I went for a few beers with a buddy of mine to brainstorm ideas for this Circular Design Challenge and we ended up getting on a tangent about beer festivals and how big those beer mugs are! He was telling me that he once lost the little blue coin that they give you when you pay the deposit on the mug while he was dancing so he was not able to get his money back (although taking home a traditional 3-pound German beer mug souvenir was not a bad deal). The story sparked an interesting conversation about how beer festival organizers managed to create a sustainable way to provide a service (beer) to people without generating waste.
After further discussing the concept, we added a few other strategies that are already being used by businesses and we came up with a solution that could help coffee shops provide their services without generating waste and at the same time create a financial incentive for themselves and their customers.
This idea borrows the following concepts/strategies that have already been established and, in a way, market tested (Please see examples for all three strategies above – Disclaimer: I do not have one artistic bone in my body)

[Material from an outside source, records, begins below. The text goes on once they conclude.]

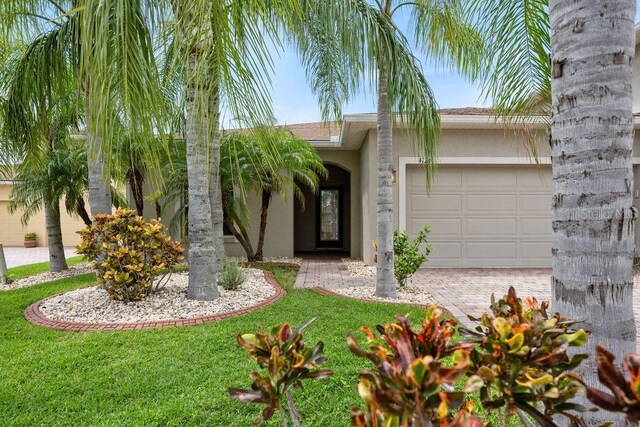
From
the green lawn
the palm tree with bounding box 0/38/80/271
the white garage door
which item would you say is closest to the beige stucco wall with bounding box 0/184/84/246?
the palm tree with bounding box 0/38/80/271

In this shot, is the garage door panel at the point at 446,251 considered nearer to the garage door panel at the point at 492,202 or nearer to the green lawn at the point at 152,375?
the garage door panel at the point at 492,202

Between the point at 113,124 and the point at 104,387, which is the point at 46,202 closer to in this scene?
the point at 104,387

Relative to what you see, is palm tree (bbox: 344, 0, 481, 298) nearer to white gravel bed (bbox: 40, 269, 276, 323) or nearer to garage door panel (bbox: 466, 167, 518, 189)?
white gravel bed (bbox: 40, 269, 276, 323)

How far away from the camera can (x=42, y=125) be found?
18.5ft

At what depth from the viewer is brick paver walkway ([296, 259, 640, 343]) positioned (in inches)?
229

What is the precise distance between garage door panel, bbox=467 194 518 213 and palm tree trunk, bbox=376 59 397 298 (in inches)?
174

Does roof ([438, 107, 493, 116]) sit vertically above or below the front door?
above

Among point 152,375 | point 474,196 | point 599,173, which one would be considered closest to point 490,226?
point 474,196

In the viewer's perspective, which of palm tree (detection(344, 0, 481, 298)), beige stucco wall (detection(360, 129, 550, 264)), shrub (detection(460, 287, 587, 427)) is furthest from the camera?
beige stucco wall (detection(360, 129, 550, 264))

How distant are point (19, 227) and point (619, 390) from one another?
24882 millimetres

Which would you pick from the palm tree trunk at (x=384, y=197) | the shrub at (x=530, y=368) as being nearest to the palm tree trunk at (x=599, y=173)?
the shrub at (x=530, y=368)

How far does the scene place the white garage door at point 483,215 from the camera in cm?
938

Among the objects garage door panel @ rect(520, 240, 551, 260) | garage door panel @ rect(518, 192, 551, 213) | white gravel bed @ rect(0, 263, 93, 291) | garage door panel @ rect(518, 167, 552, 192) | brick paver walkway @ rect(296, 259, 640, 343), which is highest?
garage door panel @ rect(518, 167, 552, 192)

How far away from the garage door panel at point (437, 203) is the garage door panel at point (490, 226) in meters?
0.53
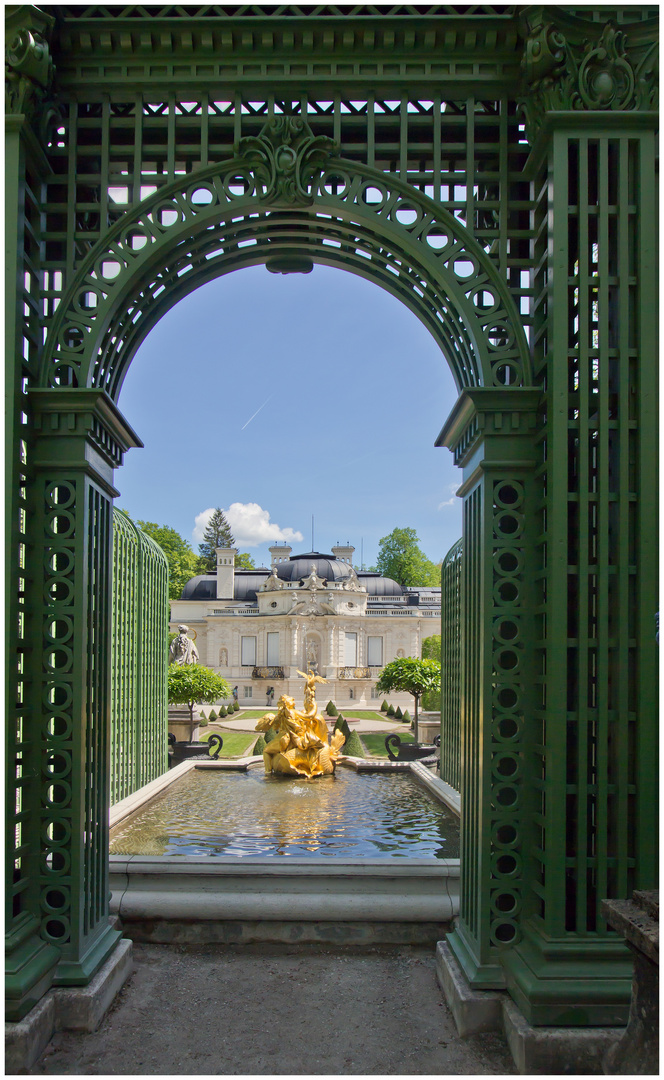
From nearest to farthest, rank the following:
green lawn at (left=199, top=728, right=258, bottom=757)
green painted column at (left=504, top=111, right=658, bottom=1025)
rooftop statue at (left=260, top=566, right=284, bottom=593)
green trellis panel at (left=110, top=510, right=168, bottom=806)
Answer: green painted column at (left=504, top=111, right=658, bottom=1025)
green trellis panel at (left=110, top=510, right=168, bottom=806)
green lawn at (left=199, top=728, right=258, bottom=757)
rooftop statue at (left=260, top=566, right=284, bottom=593)

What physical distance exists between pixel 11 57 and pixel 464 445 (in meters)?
3.21

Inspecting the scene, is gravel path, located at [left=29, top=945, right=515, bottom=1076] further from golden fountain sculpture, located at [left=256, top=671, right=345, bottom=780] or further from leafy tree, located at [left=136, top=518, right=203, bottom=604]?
leafy tree, located at [left=136, top=518, right=203, bottom=604]

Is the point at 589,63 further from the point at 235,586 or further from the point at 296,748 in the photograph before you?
the point at 235,586

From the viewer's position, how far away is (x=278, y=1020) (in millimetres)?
3715

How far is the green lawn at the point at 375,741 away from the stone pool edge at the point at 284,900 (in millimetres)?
11266

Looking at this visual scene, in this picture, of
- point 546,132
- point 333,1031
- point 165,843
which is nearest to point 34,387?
point 546,132

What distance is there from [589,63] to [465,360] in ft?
5.30

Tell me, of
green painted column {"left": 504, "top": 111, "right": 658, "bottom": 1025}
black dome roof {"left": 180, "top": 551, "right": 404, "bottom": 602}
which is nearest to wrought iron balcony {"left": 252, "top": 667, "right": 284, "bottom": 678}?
black dome roof {"left": 180, "top": 551, "right": 404, "bottom": 602}

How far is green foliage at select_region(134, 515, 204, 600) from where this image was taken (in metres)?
44.3

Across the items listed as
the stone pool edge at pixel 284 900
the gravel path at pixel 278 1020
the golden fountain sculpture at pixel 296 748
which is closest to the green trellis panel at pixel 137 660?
the golden fountain sculpture at pixel 296 748

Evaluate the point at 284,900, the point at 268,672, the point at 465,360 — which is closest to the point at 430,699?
the point at 284,900

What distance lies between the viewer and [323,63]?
4.02 m

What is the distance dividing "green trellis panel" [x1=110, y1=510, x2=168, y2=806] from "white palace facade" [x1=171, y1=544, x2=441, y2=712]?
25.1m

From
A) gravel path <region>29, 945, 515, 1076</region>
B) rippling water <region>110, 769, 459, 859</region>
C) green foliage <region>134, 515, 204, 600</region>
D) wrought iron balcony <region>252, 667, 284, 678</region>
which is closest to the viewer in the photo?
gravel path <region>29, 945, 515, 1076</region>
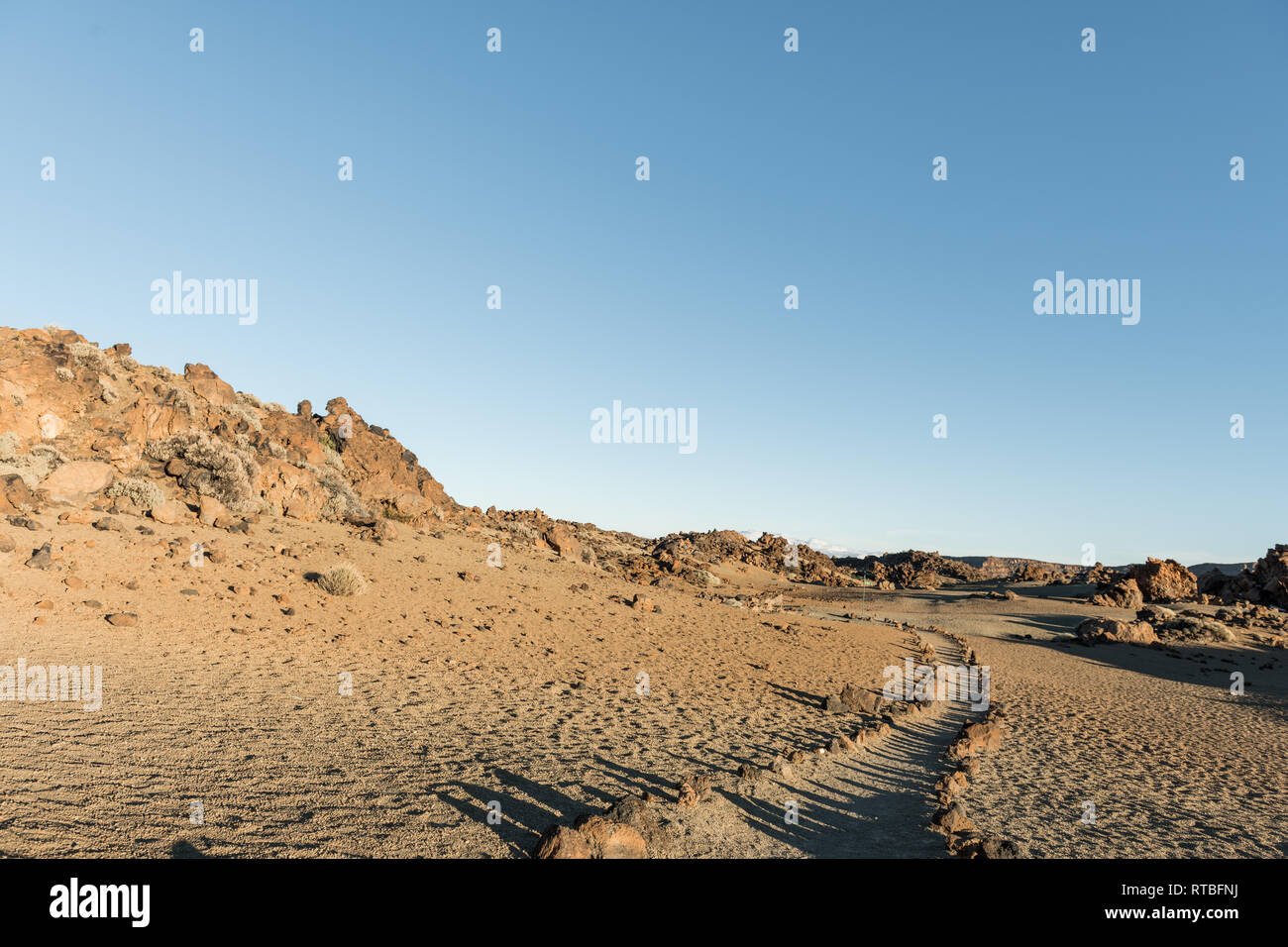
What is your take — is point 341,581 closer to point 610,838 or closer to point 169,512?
point 169,512

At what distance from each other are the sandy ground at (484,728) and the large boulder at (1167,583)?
1677 centimetres

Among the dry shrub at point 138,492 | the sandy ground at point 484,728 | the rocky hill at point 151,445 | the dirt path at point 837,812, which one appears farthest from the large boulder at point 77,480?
the dirt path at point 837,812

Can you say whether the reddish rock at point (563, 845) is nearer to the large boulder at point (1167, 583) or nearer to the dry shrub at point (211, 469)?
the dry shrub at point (211, 469)

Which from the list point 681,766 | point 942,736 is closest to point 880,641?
point 942,736

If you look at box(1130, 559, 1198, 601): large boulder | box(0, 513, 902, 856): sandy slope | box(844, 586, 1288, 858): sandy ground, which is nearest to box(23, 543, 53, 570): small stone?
box(0, 513, 902, 856): sandy slope

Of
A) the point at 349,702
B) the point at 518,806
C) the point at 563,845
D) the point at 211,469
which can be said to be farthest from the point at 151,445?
the point at 563,845

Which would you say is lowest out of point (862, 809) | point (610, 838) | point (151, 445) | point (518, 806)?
point (862, 809)

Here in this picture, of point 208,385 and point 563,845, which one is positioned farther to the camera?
point 208,385

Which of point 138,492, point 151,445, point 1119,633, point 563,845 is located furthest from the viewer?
point 1119,633

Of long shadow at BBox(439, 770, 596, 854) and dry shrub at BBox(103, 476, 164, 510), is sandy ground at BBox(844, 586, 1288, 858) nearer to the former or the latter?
long shadow at BBox(439, 770, 596, 854)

-Deposit Strategy For Containers
-Rewards Programs (Apps) + Purchase tracking
-Reusable Cups / “Bring your own cup” service delivery models
Our idea is essentially to create a program which is paired with an app that rewards customers for getting their drinks in either a reusable cup that they bring from home, or by paying a deposit (which they will get back upon return) on one of the shop’s standard reusable ones.
Here is how it would work (crappy explanation pictures included).
Option 1: Deposit on coffee shop’s reusable cup
Let’s say Sam goes to Coffee Shop X to get his morning cup of coffee. He would order the coffee and pay the discounted fee plus $3 deposit for the reusable cup. Sam would then open the program’s app and have the cashier scan the bar code to receive both his virtual deposit voucher (like the blue coin in beer festivals) and the rewards points that would give him future gifts and discounts.
Once Sam is done, he can return the cup to a participating store, scan the app again and get his deposit back, keep the deposit voucher and simply get a clean cup with a new purchase, keep it, or toss it. Because the deposit covers the cost of the cup, the store does not lose any money and since the cup would be made from durable material, it can get tossed in a bin to get recycled. Another benefit is that customers who are returning the deposit cups might be prone to purchase from the store again given that they are already in.
Option 2: “Bring Your Own” Model
This option is pretty straight forward. Let’s say Sam brings his own cup from home. He would just hand the cup to the cashier, scan the app, pay the discounted price and get his rewards from the program.
How The Program + App Can Benefit Store-Owners, Customers, and the Environment
- Discounted prices on drinks
- They can receive discounts and rewards
- There is an opportunity to include elements of gamification (Think about how fit bit makes tracking steps into a game) like a personal environmental impact meter or medals as participation and consistency on program increases.
- It does not matter if they forget their own cups at home
- The app can provide consumer analytics: information about their client’s purchasing preferences and habits that help make better financial decisions. This can also be beneficial for small coffee shops who want to launch tailored marketing campaigns that are tailored to consumer preferences.
- The app could potentially create a more direct channel of communication to their customers.
- Save money on single-use use cups
- Improve brand image
- As mentioned before, people returning their cups might be tempted to buy form shop again.
- Less plastic waste from lids (Yey!)
- The app can also become a channel through which we can educate people who want to learn more about ways to contribute to the betterment of the environment and other circular economy models.
This idea is in its initial stages but we want to note that the essence of it is the platform (Program + App). This is what allows customers to enjoy the performance of the use a coffee cup can have and not have to be burdened with the ownership of it. In terms of the cups themselves, we have seen a plethora of great designs in this Idea Phase that can be used as the “Standard Deposit Cup”. We are also trying to debate whether the cups should be produced by us or the businesses themselves. The advantage of us producing the cups is that it will allow for a more standardized application of the program. On the other hand, the businesses may want to brand their own cups which will alleviate us having to create them.